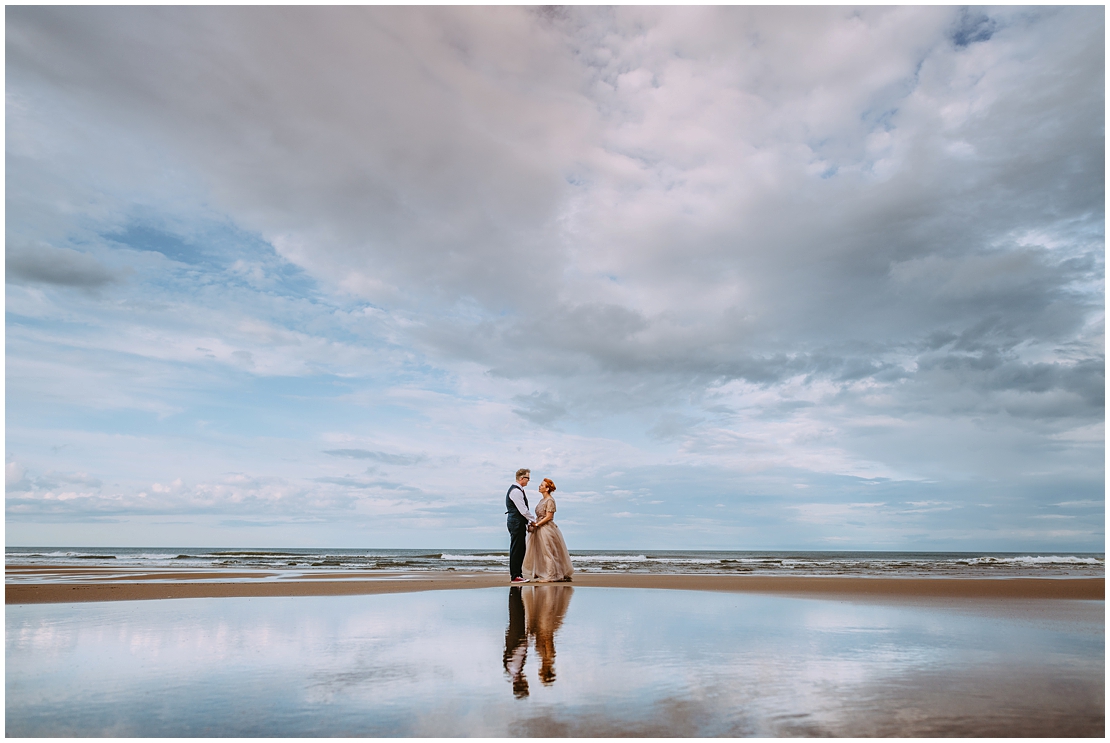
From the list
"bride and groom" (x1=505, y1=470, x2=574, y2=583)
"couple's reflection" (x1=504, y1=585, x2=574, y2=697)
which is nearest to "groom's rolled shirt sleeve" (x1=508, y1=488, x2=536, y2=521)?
"bride and groom" (x1=505, y1=470, x2=574, y2=583)

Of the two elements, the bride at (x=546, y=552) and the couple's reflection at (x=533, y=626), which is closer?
the couple's reflection at (x=533, y=626)

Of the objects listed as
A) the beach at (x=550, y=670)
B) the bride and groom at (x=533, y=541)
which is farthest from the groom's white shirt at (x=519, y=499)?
the beach at (x=550, y=670)

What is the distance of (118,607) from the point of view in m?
7.94

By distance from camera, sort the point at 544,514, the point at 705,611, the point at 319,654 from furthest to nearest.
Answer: the point at 544,514 < the point at 705,611 < the point at 319,654

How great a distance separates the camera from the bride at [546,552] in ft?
40.1

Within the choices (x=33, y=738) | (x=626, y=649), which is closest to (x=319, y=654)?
(x=33, y=738)

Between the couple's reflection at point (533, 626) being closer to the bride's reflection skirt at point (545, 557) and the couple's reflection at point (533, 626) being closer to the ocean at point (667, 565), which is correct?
the bride's reflection skirt at point (545, 557)

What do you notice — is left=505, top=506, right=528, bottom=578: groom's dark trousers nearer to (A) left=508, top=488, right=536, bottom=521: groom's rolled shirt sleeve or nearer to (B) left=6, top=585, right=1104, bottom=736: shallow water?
(A) left=508, top=488, right=536, bottom=521: groom's rolled shirt sleeve

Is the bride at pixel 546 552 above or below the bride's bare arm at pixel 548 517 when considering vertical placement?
below

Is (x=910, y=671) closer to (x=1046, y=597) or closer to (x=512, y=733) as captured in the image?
(x=512, y=733)

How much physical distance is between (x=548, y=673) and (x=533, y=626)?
84.5 inches

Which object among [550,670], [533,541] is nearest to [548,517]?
[533,541]

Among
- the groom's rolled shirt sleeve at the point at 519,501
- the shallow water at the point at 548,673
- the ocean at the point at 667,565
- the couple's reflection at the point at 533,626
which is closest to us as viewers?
the shallow water at the point at 548,673

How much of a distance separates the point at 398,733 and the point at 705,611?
5.49m
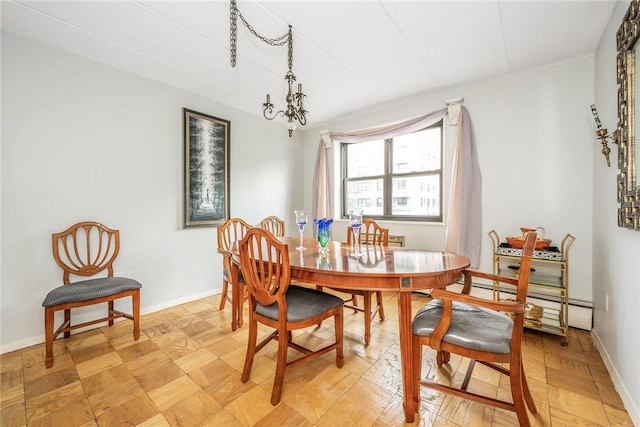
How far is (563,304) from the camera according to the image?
2148 mm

──────────

• **WORK INSTRUCTIONS**:
Reproduce all of the lines above verbatim, omitting the pictures.

• **PROBLEM SOLUTION**:
From the list
"bride and groom" (x1=505, y1=470, x2=574, y2=583)
"couple's reflection" (x1=504, y1=585, x2=574, y2=697)
which is nearest to "groom's rolled shirt sleeve" (x1=508, y1=488, x2=536, y2=521)?
"bride and groom" (x1=505, y1=470, x2=574, y2=583)

Of the two elements, the bride at (x=546, y=552) and the couple's reflection at (x=533, y=626), which is closer?
the couple's reflection at (x=533, y=626)

Of the objects listed as
A) the beach at (x=550, y=670)
B) the bride and groom at (x=533, y=541)
which is farthest from the groom's white shirt at (x=519, y=499)?
the beach at (x=550, y=670)

What is the distance of (118,607) from the point of view in m?
7.94

By distance from camera, sort the point at 544,514, the point at 705,611, the point at 319,654 from furthest to nearest.
Answer: the point at 544,514 < the point at 705,611 < the point at 319,654

How great a distance separates the camera from the bride at [546,552] in ft?
40.1

Within the choices (x=33, y=738) | (x=626, y=649), which is closest to (x=319, y=654)?
(x=33, y=738)

Between the couple's reflection at point (533, 626) being closer to the bride's reflection skirt at point (545, 557) and the couple's reflection at point (533, 626) being closer to the ocean at point (667, 565), which is correct?
the bride's reflection skirt at point (545, 557)

What do you notice — is left=505, top=506, right=528, bottom=578: groom's dark trousers nearer to (A) left=508, top=488, right=536, bottom=521: groom's rolled shirt sleeve or nearer to (B) left=6, top=585, right=1104, bottom=736: shallow water?
(A) left=508, top=488, right=536, bottom=521: groom's rolled shirt sleeve

Is the bride at pixel 546 552 above or below the bride's bare arm at pixel 548 517 when considering vertical placement?
below

Is (x=910, y=671) closer to (x=1046, y=597) or closer to (x=512, y=733) as captured in the image?
(x=512, y=733)

How much physical distance is between (x=548, y=673) and (x=533, y=626)?
84.5 inches

Which object among [550,670], [533,541] is nearest to [548,517]?
[533,541]

Among
- the groom's rolled shirt sleeve at the point at 519,501
- the shallow water at the point at 548,673
- the ocean at the point at 667,565
- the couple's reflection at the point at 533,626
which is closest to us as viewers?
the shallow water at the point at 548,673

How much of a distance separates the point at 398,733 and the point at 705,611?
5.49m
How far is (563,304) from the camera according to the image?
2148 mm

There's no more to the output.